DFAT is providing critical co-investment and technical support to the partnership. Improving health and gender equality outcomes is an Australian Government priority in India. More on the partnership can be found here.


The Smile Foundation outreach clinic ran to attract patients to the service in Rajastan in 2019 ©  Smile Foundation

New opportunity in Australia

Distance to health professionals including general practitioners and specialists is a significant barrier to health equality for Indigenous Australians. Telehealth services have the potential to help to narrow the gap in Indigenous health status.

The COVID-19 pandemic prompted changes in Australian legislation allowing telehealth services to be covered by Medicare. This has opened the opportunity to trial telehealth platforms.

An Australian social enterprise set up by Dr Larry Yee is bringing this new technology to Australia. Dr Yee contacted Karma Healthcare to bring the telehealth platform to Indigenous controlled health clinics in Australia.

The first stage of the trial is currently underway in three Indigenous community controlled primary health services on the Mid North Coast of New South Wales. The partners are modifying and improving the platform for the Australian primary health service setting.

The planned second stage will bring the patient management platform, on a cloud based patient management system with in-built telehealth capabilities to the services, to primary health services in the Aboriginal Community Controlled Health Services (ACCHS) network. There are currently about 300 of such primary health services in Australia, the majority of which are in rural remote areas.

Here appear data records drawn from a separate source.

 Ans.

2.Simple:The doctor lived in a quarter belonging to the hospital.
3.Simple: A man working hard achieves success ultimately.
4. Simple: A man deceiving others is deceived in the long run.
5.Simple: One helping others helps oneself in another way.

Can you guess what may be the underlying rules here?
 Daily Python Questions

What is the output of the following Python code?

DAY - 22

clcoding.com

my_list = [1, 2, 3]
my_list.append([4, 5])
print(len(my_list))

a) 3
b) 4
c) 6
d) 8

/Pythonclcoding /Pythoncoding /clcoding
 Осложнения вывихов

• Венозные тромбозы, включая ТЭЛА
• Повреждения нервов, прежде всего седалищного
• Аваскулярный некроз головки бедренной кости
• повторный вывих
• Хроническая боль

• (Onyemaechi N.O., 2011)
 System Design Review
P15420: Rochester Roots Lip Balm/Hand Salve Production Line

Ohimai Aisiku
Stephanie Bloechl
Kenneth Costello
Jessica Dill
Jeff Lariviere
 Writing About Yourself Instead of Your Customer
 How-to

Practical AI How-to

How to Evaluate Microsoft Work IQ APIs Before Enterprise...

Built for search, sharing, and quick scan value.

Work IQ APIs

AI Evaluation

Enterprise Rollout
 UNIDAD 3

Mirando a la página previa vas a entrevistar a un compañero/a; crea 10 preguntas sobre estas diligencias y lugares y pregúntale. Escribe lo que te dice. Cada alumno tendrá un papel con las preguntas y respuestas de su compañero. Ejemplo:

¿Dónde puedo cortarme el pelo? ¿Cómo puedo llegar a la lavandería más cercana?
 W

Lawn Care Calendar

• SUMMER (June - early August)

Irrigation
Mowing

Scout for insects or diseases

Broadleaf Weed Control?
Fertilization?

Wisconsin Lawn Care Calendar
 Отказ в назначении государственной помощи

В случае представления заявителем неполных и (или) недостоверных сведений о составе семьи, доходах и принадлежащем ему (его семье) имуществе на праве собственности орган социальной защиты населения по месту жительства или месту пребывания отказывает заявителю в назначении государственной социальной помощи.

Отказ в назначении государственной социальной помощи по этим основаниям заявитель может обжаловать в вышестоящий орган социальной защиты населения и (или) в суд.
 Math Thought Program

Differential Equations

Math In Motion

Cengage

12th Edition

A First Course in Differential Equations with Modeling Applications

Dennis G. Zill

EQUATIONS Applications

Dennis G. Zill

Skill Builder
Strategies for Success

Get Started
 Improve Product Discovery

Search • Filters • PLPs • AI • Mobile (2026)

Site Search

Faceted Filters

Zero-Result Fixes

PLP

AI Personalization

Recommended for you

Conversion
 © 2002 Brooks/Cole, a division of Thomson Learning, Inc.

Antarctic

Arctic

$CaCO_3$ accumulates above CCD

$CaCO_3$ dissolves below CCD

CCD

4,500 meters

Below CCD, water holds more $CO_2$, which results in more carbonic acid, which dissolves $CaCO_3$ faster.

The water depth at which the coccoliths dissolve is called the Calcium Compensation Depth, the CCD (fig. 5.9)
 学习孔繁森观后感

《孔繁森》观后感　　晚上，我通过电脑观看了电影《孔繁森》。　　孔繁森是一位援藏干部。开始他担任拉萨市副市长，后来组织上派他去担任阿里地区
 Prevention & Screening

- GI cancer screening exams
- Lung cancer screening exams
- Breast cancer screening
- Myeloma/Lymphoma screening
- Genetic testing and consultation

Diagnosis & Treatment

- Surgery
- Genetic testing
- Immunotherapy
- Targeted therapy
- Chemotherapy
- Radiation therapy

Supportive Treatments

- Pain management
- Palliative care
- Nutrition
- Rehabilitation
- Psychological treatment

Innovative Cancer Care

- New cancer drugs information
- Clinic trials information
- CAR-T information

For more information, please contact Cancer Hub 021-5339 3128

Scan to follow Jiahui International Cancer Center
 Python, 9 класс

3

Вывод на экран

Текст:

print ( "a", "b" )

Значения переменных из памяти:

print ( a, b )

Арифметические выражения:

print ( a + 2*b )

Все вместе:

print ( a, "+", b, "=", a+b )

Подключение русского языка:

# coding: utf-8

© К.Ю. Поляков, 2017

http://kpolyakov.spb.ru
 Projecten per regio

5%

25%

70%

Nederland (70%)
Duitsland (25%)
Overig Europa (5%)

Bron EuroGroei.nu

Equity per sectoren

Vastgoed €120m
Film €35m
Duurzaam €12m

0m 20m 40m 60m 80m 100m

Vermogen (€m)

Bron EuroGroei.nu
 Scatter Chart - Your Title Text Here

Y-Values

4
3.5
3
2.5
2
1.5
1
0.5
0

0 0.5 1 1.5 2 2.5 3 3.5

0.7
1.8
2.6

This has the potential to significantly improve community access to primary health service providers such as GPs, in Indigenous community-controlled health clinics.

The potential of cross-sector partnerships

We are excited about the opportunity for Karma Healthcare to bring its experience in India to benefit Australia’s Indigenous communities.  This is a great example of the power of cross-sector partnerships to prove the viability of concepts with both social and commercial outcomes that can be scaled up through private sector investment. As the Australian trial progresses, we will provide updates on what is achieved and learned.